For the students in the room, I wonder how you feel about group projects. Man alive, I hated group work in school. I thought those assignments would end with high school. So it was a bitter pill to swallow when I got to college and we still had to do them. And then in seminary! Can you believe they made us work together in small groups at a grad level?  Group work in grad school! For the Love of God, no thank you. Because I know how it goes. Someone is always doing the most, the least, not showing up, over-functioning, under-functioning. You have to pretend someone’s terrible idea is a real possibility. No thank you.

Imagine my offense then, to re-read that passage from 1 Corinthians for the millionth time in my life and remember once again that it’s all group work. All of life. This sermon is group work with help from my friend Rachel and husband Nate and Bishop Budde, the Holy Spirit, the Mountain Goats, Jesus in the Gospel of Luke and many, many commentaries.

We are here, together, this the Spirit forming us into a community. And God gave some of us the wisdom, some the ability to speak other languages, others the ability to interpret what other people mean. God made some of healers, some workers of miracles. Some were granted the gifts to make us laugh just when we need it. And others, to remember to bring snacks. And so on and so on and so on. What the world needs is already in this room.

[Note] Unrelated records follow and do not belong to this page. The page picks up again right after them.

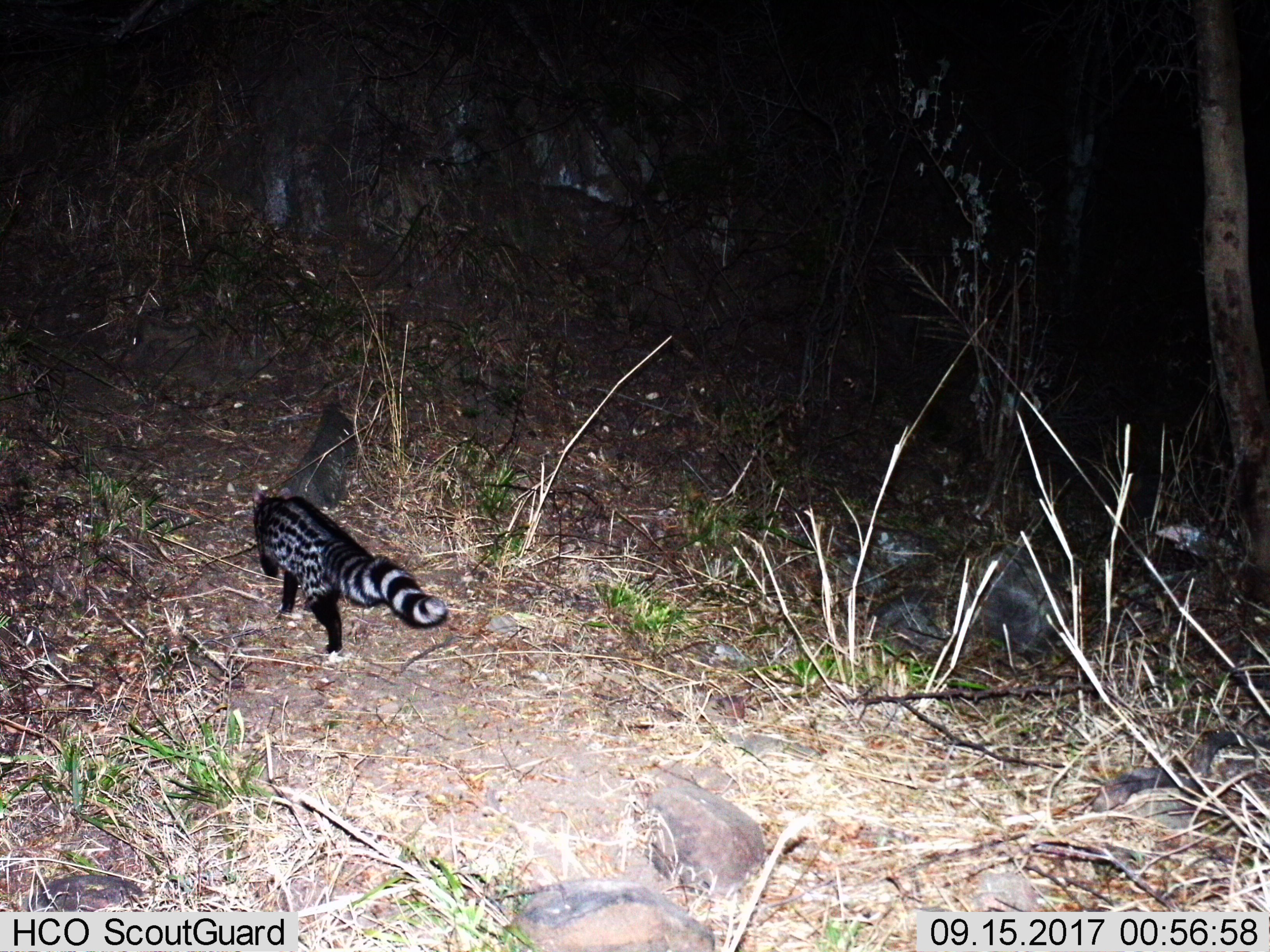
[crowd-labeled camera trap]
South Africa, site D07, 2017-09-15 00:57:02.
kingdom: Animalia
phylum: Chordata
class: Mammalia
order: Carnivora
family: Viverridae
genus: Genetta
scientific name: Genetta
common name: common small-spotted genet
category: genetcommonsmallspotted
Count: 1.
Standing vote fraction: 0%.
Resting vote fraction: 0%.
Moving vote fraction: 100%.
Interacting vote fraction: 12%.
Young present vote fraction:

The Holy Spirit is in our corner. Here, ready to give courage, to spur us on, to quiet us down when we need it, to provide the words we think we don’t have and when all words fail, the Spirit will intercede with big sighs that are beyond words. (Exhale). Like a giant exhale so our shoulders can go back down where they belong.

The Spirit of the Lord was upon Jesus that day in the synagogue.

The same is true for everyone here. The Spirit of the Lord is upon you. You are anointed and called to go about the business of this Jesus program-to carry the promises and the hope and the freedom everywhere you go this week. To Guatemala and Tanzania and Inver Grove and across the river to Minneapolis. Everywhere. And that is what we are going to.

And maybe, one day we will dance as we sing that Mountain Goat’s song together as we remember who we are. I mean, probably not, I feel like most of you won’t like it, but who knows? Let’s live with the possibility. In the meantime, we are going to sing Beautiful Savior, which is another good one. We are recording this part to send to our partner church in Tanzania. If you don’t want to be in the recording, make your way out for this part now because it’s about to go down.